Samsara started to work on their second product in video safety when their first product was growing quickly. This decision was not an easy one to make, as it would have been more simple to double down on investment in the first product that was already a booming success.

By being open to new product avenues, Sekar helped lead Samsara into new revenue streams. As a result, the company now offers two distinct products with over $200 million in annual recurring revenue each. They likely would not have gotten to $500 million in ARR as quickly by sticking to the first successful product.

Industry transformation takes decades – think long term

As a day-to-day operator, one of the hardest things to do is zoom out and see the long-term organizational picture. You are focused on short-term execution and hence, it can be difficult to keep the longer-term goals in mind.
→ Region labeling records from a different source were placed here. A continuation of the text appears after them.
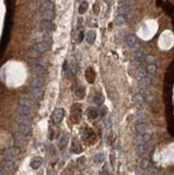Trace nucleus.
Returning <instances> with one entry per match:
<instances>
[{
    "label": "nucleus",
    "instance_id": "obj_1",
    "mask_svg": "<svg viewBox=\"0 0 174 175\" xmlns=\"http://www.w3.org/2000/svg\"><path fill=\"white\" fill-rule=\"evenodd\" d=\"M42 16L45 20H53L55 17V11H54V4L51 1H45L41 6Z\"/></svg>",
    "mask_w": 174,
    "mask_h": 175
},
{
    "label": "nucleus",
    "instance_id": "obj_2",
    "mask_svg": "<svg viewBox=\"0 0 174 175\" xmlns=\"http://www.w3.org/2000/svg\"><path fill=\"white\" fill-rule=\"evenodd\" d=\"M82 118V109L81 104H74L71 110V120L74 124H79L80 120Z\"/></svg>",
    "mask_w": 174,
    "mask_h": 175
},
{
    "label": "nucleus",
    "instance_id": "obj_3",
    "mask_svg": "<svg viewBox=\"0 0 174 175\" xmlns=\"http://www.w3.org/2000/svg\"><path fill=\"white\" fill-rule=\"evenodd\" d=\"M20 147H17V146H13V147L9 148L8 150H6V153H4V159L14 160L15 158H17V156L20 155Z\"/></svg>",
    "mask_w": 174,
    "mask_h": 175
},
{
    "label": "nucleus",
    "instance_id": "obj_4",
    "mask_svg": "<svg viewBox=\"0 0 174 175\" xmlns=\"http://www.w3.org/2000/svg\"><path fill=\"white\" fill-rule=\"evenodd\" d=\"M63 117H65V110H63V108L56 109L52 115L53 122H55V124H60V122H63Z\"/></svg>",
    "mask_w": 174,
    "mask_h": 175
},
{
    "label": "nucleus",
    "instance_id": "obj_5",
    "mask_svg": "<svg viewBox=\"0 0 174 175\" xmlns=\"http://www.w3.org/2000/svg\"><path fill=\"white\" fill-rule=\"evenodd\" d=\"M44 79L42 76H36L30 81V86L31 88H36V89H42V87L44 86Z\"/></svg>",
    "mask_w": 174,
    "mask_h": 175
},
{
    "label": "nucleus",
    "instance_id": "obj_6",
    "mask_svg": "<svg viewBox=\"0 0 174 175\" xmlns=\"http://www.w3.org/2000/svg\"><path fill=\"white\" fill-rule=\"evenodd\" d=\"M32 48L36 51L37 53L42 54L49 50V44L47 42H39V43H36V44L33 45Z\"/></svg>",
    "mask_w": 174,
    "mask_h": 175
},
{
    "label": "nucleus",
    "instance_id": "obj_7",
    "mask_svg": "<svg viewBox=\"0 0 174 175\" xmlns=\"http://www.w3.org/2000/svg\"><path fill=\"white\" fill-rule=\"evenodd\" d=\"M30 71H31V73H32V74H35V75L41 76V75H43V74L46 72V68L44 66H42V65L37 63V65H33V66H31V68H30Z\"/></svg>",
    "mask_w": 174,
    "mask_h": 175
},
{
    "label": "nucleus",
    "instance_id": "obj_8",
    "mask_svg": "<svg viewBox=\"0 0 174 175\" xmlns=\"http://www.w3.org/2000/svg\"><path fill=\"white\" fill-rule=\"evenodd\" d=\"M85 79L89 84H94L96 79V72L92 67H88L85 71Z\"/></svg>",
    "mask_w": 174,
    "mask_h": 175
},
{
    "label": "nucleus",
    "instance_id": "obj_9",
    "mask_svg": "<svg viewBox=\"0 0 174 175\" xmlns=\"http://www.w3.org/2000/svg\"><path fill=\"white\" fill-rule=\"evenodd\" d=\"M1 168L4 169L6 172H12L15 168L13 160H9V159H4L2 163H1Z\"/></svg>",
    "mask_w": 174,
    "mask_h": 175
},
{
    "label": "nucleus",
    "instance_id": "obj_10",
    "mask_svg": "<svg viewBox=\"0 0 174 175\" xmlns=\"http://www.w3.org/2000/svg\"><path fill=\"white\" fill-rule=\"evenodd\" d=\"M43 163V158L42 157H40V156H37V157H33L31 159V161H30V167L31 169L33 170H37V169H39Z\"/></svg>",
    "mask_w": 174,
    "mask_h": 175
},
{
    "label": "nucleus",
    "instance_id": "obj_11",
    "mask_svg": "<svg viewBox=\"0 0 174 175\" xmlns=\"http://www.w3.org/2000/svg\"><path fill=\"white\" fill-rule=\"evenodd\" d=\"M31 99L33 100H39L41 99L43 97V91L42 89H36V88H31V90H30V93L29 96Z\"/></svg>",
    "mask_w": 174,
    "mask_h": 175
},
{
    "label": "nucleus",
    "instance_id": "obj_12",
    "mask_svg": "<svg viewBox=\"0 0 174 175\" xmlns=\"http://www.w3.org/2000/svg\"><path fill=\"white\" fill-rule=\"evenodd\" d=\"M16 122L17 124H23V125H27V126L31 125V118H30V116L27 115H20V114H18V116L16 117Z\"/></svg>",
    "mask_w": 174,
    "mask_h": 175
},
{
    "label": "nucleus",
    "instance_id": "obj_13",
    "mask_svg": "<svg viewBox=\"0 0 174 175\" xmlns=\"http://www.w3.org/2000/svg\"><path fill=\"white\" fill-rule=\"evenodd\" d=\"M126 42H127V44L129 45V47L135 48V47L138 45V38H137V36H135V34H129V36L127 37V39H126Z\"/></svg>",
    "mask_w": 174,
    "mask_h": 175
},
{
    "label": "nucleus",
    "instance_id": "obj_14",
    "mask_svg": "<svg viewBox=\"0 0 174 175\" xmlns=\"http://www.w3.org/2000/svg\"><path fill=\"white\" fill-rule=\"evenodd\" d=\"M92 101H94V103H95L96 105H98V106L102 105L103 102H104V96H103L100 91H98V93H95V96L92 98Z\"/></svg>",
    "mask_w": 174,
    "mask_h": 175
},
{
    "label": "nucleus",
    "instance_id": "obj_15",
    "mask_svg": "<svg viewBox=\"0 0 174 175\" xmlns=\"http://www.w3.org/2000/svg\"><path fill=\"white\" fill-rule=\"evenodd\" d=\"M20 104L28 106V108H30V109H33V108H36V105H37L36 100L31 99L30 97H27V98H24V99H22V101H20Z\"/></svg>",
    "mask_w": 174,
    "mask_h": 175
},
{
    "label": "nucleus",
    "instance_id": "obj_16",
    "mask_svg": "<svg viewBox=\"0 0 174 175\" xmlns=\"http://www.w3.org/2000/svg\"><path fill=\"white\" fill-rule=\"evenodd\" d=\"M96 37H97V33H96L95 30H89L88 32L86 33V41L88 44H94L96 41Z\"/></svg>",
    "mask_w": 174,
    "mask_h": 175
},
{
    "label": "nucleus",
    "instance_id": "obj_17",
    "mask_svg": "<svg viewBox=\"0 0 174 175\" xmlns=\"http://www.w3.org/2000/svg\"><path fill=\"white\" fill-rule=\"evenodd\" d=\"M31 110H32V109H30V108H28V106L20 104V105L18 106L17 111H18V114H20V115L30 116V115H31Z\"/></svg>",
    "mask_w": 174,
    "mask_h": 175
},
{
    "label": "nucleus",
    "instance_id": "obj_18",
    "mask_svg": "<svg viewBox=\"0 0 174 175\" xmlns=\"http://www.w3.org/2000/svg\"><path fill=\"white\" fill-rule=\"evenodd\" d=\"M17 131L20 133V134H28L30 133V126L23 125V124H17Z\"/></svg>",
    "mask_w": 174,
    "mask_h": 175
},
{
    "label": "nucleus",
    "instance_id": "obj_19",
    "mask_svg": "<svg viewBox=\"0 0 174 175\" xmlns=\"http://www.w3.org/2000/svg\"><path fill=\"white\" fill-rule=\"evenodd\" d=\"M68 142H69V134H68V133L61 134V136H60V139H59V147L61 149H63L67 146Z\"/></svg>",
    "mask_w": 174,
    "mask_h": 175
},
{
    "label": "nucleus",
    "instance_id": "obj_20",
    "mask_svg": "<svg viewBox=\"0 0 174 175\" xmlns=\"http://www.w3.org/2000/svg\"><path fill=\"white\" fill-rule=\"evenodd\" d=\"M145 56H146V54L142 48H137V51L135 52V58L138 61H143L145 59Z\"/></svg>",
    "mask_w": 174,
    "mask_h": 175
},
{
    "label": "nucleus",
    "instance_id": "obj_21",
    "mask_svg": "<svg viewBox=\"0 0 174 175\" xmlns=\"http://www.w3.org/2000/svg\"><path fill=\"white\" fill-rule=\"evenodd\" d=\"M131 12V7L129 4H122L120 7L118 8V13L120 15H127Z\"/></svg>",
    "mask_w": 174,
    "mask_h": 175
},
{
    "label": "nucleus",
    "instance_id": "obj_22",
    "mask_svg": "<svg viewBox=\"0 0 174 175\" xmlns=\"http://www.w3.org/2000/svg\"><path fill=\"white\" fill-rule=\"evenodd\" d=\"M87 116H88L89 119L94 120V119H96L99 116V113L98 111L96 109H94V108H89V109L87 110Z\"/></svg>",
    "mask_w": 174,
    "mask_h": 175
},
{
    "label": "nucleus",
    "instance_id": "obj_23",
    "mask_svg": "<svg viewBox=\"0 0 174 175\" xmlns=\"http://www.w3.org/2000/svg\"><path fill=\"white\" fill-rule=\"evenodd\" d=\"M71 152L74 153V154H80V153L82 152V146H81V143L79 141H73Z\"/></svg>",
    "mask_w": 174,
    "mask_h": 175
},
{
    "label": "nucleus",
    "instance_id": "obj_24",
    "mask_svg": "<svg viewBox=\"0 0 174 175\" xmlns=\"http://www.w3.org/2000/svg\"><path fill=\"white\" fill-rule=\"evenodd\" d=\"M74 93H75V96L77 97L79 99H83V98L85 97V87H83V86H77L75 91H74Z\"/></svg>",
    "mask_w": 174,
    "mask_h": 175
},
{
    "label": "nucleus",
    "instance_id": "obj_25",
    "mask_svg": "<svg viewBox=\"0 0 174 175\" xmlns=\"http://www.w3.org/2000/svg\"><path fill=\"white\" fill-rule=\"evenodd\" d=\"M140 81V86L143 87V88H146V87H149L151 85V79L147 76H144V77H142L141 79H139Z\"/></svg>",
    "mask_w": 174,
    "mask_h": 175
},
{
    "label": "nucleus",
    "instance_id": "obj_26",
    "mask_svg": "<svg viewBox=\"0 0 174 175\" xmlns=\"http://www.w3.org/2000/svg\"><path fill=\"white\" fill-rule=\"evenodd\" d=\"M133 146L135 147H139V146L143 145V134H138V136H135L133 138Z\"/></svg>",
    "mask_w": 174,
    "mask_h": 175
},
{
    "label": "nucleus",
    "instance_id": "obj_27",
    "mask_svg": "<svg viewBox=\"0 0 174 175\" xmlns=\"http://www.w3.org/2000/svg\"><path fill=\"white\" fill-rule=\"evenodd\" d=\"M146 74H147V72H146V70L144 68H138L137 71H135V77L138 79H141L142 77L146 76Z\"/></svg>",
    "mask_w": 174,
    "mask_h": 175
},
{
    "label": "nucleus",
    "instance_id": "obj_28",
    "mask_svg": "<svg viewBox=\"0 0 174 175\" xmlns=\"http://www.w3.org/2000/svg\"><path fill=\"white\" fill-rule=\"evenodd\" d=\"M94 162L95 163H102V162L104 161V154L103 153H98V154H96L94 156Z\"/></svg>",
    "mask_w": 174,
    "mask_h": 175
},
{
    "label": "nucleus",
    "instance_id": "obj_29",
    "mask_svg": "<svg viewBox=\"0 0 174 175\" xmlns=\"http://www.w3.org/2000/svg\"><path fill=\"white\" fill-rule=\"evenodd\" d=\"M135 130H137V132L139 134H143L146 131V125H145L144 122H140V124H138V125L135 126Z\"/></svg>",
    "mask_w": 174,
    "mask_h": 175
},
{
    "label": "nucleus",
    "instance_id": "obj_30",
    "mask_svg": "<svg viewBox=\"0 0 174 175\" xmlns=\"http://www.w3.org/2000/svg\"><path fill=\"white\" fill-rule=\"evenodd\" d=\"M127 22V18H126L125 15H120L119 14L118 16L116 17V20H115V24L117 25V26H123L124 24Z\"/></svg>",
    "mask_w": 174,
    "mask_h": 175
},
{
    "label": "nucleus",
    "instance_id": "obj_31",
    "mask_svg": "<svg viewBox=\"0 0 174 175\" xmlns=\"http://www.w3.org/2000/svg\"><path fill=\"white\" fill-rule=\"evenodd\" d=\"M42 26H43V28L45 30H49V31H51V30H53L54 29V25H53V23H52V20H43L42 22Z\"/></svg>",
    "mask_w": 174,
    "mask_h": 175
},
{
    "label": "nucleus",
    "instance_id": "obj_32",
    "mask_svg": "<svg viewBox=\"0 0 174 175\" xmlns=\"http://www.w3.org/2000/svg\"><path fill=\"white\" fill-rule=\"evenodd\" d=\"M87 10H88V2H87V1H83L79 7V13L84 14Z\"/></svg>",
    "mask_w": 174,
    "mask_h": 175
},
{
    "label": "nucleus",
    "instance_id": "obj_33",
    "mask_svg": "<svg viewBox=\"0 0 174 175\" xmlns=\"http://www.w3.org/2000/svg\"><path fill=\"white\" fill-rule=\"evenodd\" d=\"M139 165H140V168H141L142 170H146V169L149 168V160L146 158L141 159V161H140Z\"/></svg>",
    "mask_w": 174,
    "mask_h": 175
},
{
    "label": "nucleus",
    "instance_id": "obj_34",
    "mask_svg": "<svg viewBox=\"0 0 174 175\" xmlns=\"http://www.w3.org/2000/svg\"><path fill=\"white\" fill-rule=\"evenodd\" d=\"M133 101H135V103H138V104H141V103L144 101V96L140 93H135V96H133Z\"/></svg>",
    "mask_w": 174,
    "mask_h": 175
},
{
    "label": "nucleus",
    "instance_id": "obj_35",
    "mask_svg": "<svg viewBox=\"0 0 174 175\" xmlns=\"http://www.w3.org/2000/svg\"><path fill=\"white\" fill-rule=\"evenodd\" d=\"M145 70H146V72L149 73V74H155L156 71H157V67L155 66V63H149Z\"/></svg>",
    "mask_w": 174,
    "mask_h": 175
},
{
    "label": "nucleus",
    "instance_id": "obj_36",
    "mask_svg": "<svg viewBox=\"0 0 174 175\" xmlns=\"http://www.w3.org/2000/svg\"><path fill=\"white\" fill-rule=\"evenodd\" d=\"M112 124H113V120H112L111 116H108L106 118L104 119V126L106 129H110L112 127Z\"/></svg>",
    "mask_w": 174,
    "mask_h": 175
},
{
    "label": "nucleus",
    "instance_id": "obj_37",
    "mask_svg": "<svg viewBox=\"0 0 174 175\" xmlns=\"http://www.w3.org/2000/svg\"><path fill=\"white\" fill-rule=\"evenodd\" d=\"M24 134H20V136H17L16 139H15V143H16L17 145H23L24 143H25V138H24Z\"/></svg>",
    "mask_w": 174,
    "mask_h": 175
},
{
    "label": "nucleus",
    "instance_id": "obj_38",
    "mask_svg": "<svg viewBox=\"0 0 174 175\" xmlns=\"http://www.w3.org/2000/svg\"><path fill=\"white\" fill-rule=\"evenodd\" d=\"M144 60L148 63V65H149V63H155V57L151 56V55H146Z\"/></svg>",
    "mask_w": 174,
    "mask_h": 175
},
{
    "label": "nucleus",
    "instance_id": "obj_39",
    "mask_svg": "<svg viewBox=\"0 0 174 175\" xmlns=\"http://www.w3.org/2000/svg\"><path fill=\"white\" fill-rule=\"evenodd\" d=\"M151 136H149V134H145V133H143V145H145V144H147L149 141H151Z\"/></svg>",
    "mask_w": 174,
    "mask_h": 175
},
{
    "label": "nucleus",
    "instance_id": "obj_40",
    "mask_svg": "<svg viewBox=\"0 0 174 175\" xmlns=\"http://www.w3.org/2000/svg\"><path fill=\"white\" fill-rule=\"evenodd\" d=\"M77 162H79V165H80V167H82V165H84V163H85V157H81V158H79Z\"/></svg>",
    "mask_w": 174,
    "mask_h": 175
},
{
    "label": "nucleus",
    "instance_id": "obj_41",
    "mask_svg": "<svg viewBox=\"0 0 174 175\" xmlns=\"http://www.w3.org/2000/svg\"><path fill=\"white\" fill-rule=\"evenodd\" d=\"M83 40V32H80L79 34V39H77V43H81Z\"/></svg>",
    "mask_w": 174,
    "mask_h": 175
},
{
    "label": "nucleus",
    "instance_id": "obj_42",
    "mask_svg": "<svg viewBox=\"0 0 174 175\" xmlns=\"http://www.w3.org/2000/svg\"><path fill=\"white\" fill-rule=\"evenodd\" d=\"M99 175H108V172L105 171V170H103V171H101L100 173H99Z\"/></svg>",
    "mask_w": 174,
    "mask_h": 175
},
{
    "label": "nucleus",
    "instance_id": "obj_43",
    "mask_svg": "<svg viewBox=\"0 0 174 175\" xmlns=\"http://www.w3.org/2000/svg\"><path fill=\"white\" fill-rule=\"evenodd\" d=\"M0 175H6V171L2 168H0Z\"/></svg>",
    "mask_w": 174,
    "mask_h": 175
}]
</instances>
“When thinking short term, it can be hard to notice longer-term trends going on. When you zoom out and see the larger forces at play, industry transformation can be dramatic.”

Here’s an interesting case study that crystallizes this point. Before starting Samsara, Sekar worked with the same founding team at Meraki, which focused on wireless device connectivity. 30 years ago, in 1991, there were only about 10,000 wireless devices in use, and these mostly came from the cash register industry. By 2001, when laptops started to surf the web, about 1 million devices existed. In 2011, when Meraki started to experience very high growth, around 100 million devices were in use, thanks to smart devices like phones and tablets. 

Still, in the day-to-day execution, he worried that they’d run out of addressable market share. Now, there are 10 billion WiFi clients in circulation, even for something as simple as a garage door opener. This trend shows no sign of slowing down, yet it was hard to see it coming at the moment.

As an operator at Meraki, it was hard for Sekar to fully register this transformation. But being able to zoom out, the transformation is dramatic. Make sure to build time for those bigger picture reflections and conversations, even while being deep in the weeds of short-term execution.

Key takeaways

These learnings offer practical, high-level advice for scaling a company while achieving both product and revenue growth. 

  1. Carve time out to listen to your customers. Serve them and make their feedback important for guiding your product development. Be systematic and disciplined about making this part of your process.
  2. Get creative about how you receive feedback and incorporate it into your plans.
  3. The physical offerings of hardware products can provide a range of software benefits.
  4. Don’t let one product’s success keep you from taking chances on other product streams when the opportunity is right. Run product feedback loops across all areas.
  5. Zoom out from the most immediate tasks at hand. Don’t lose sight of your long-term product goals amid short-term execution.

The more you incorporate these guiding principles, the more likely you will be to achieve your ultimate goals, both in execution and in revenue.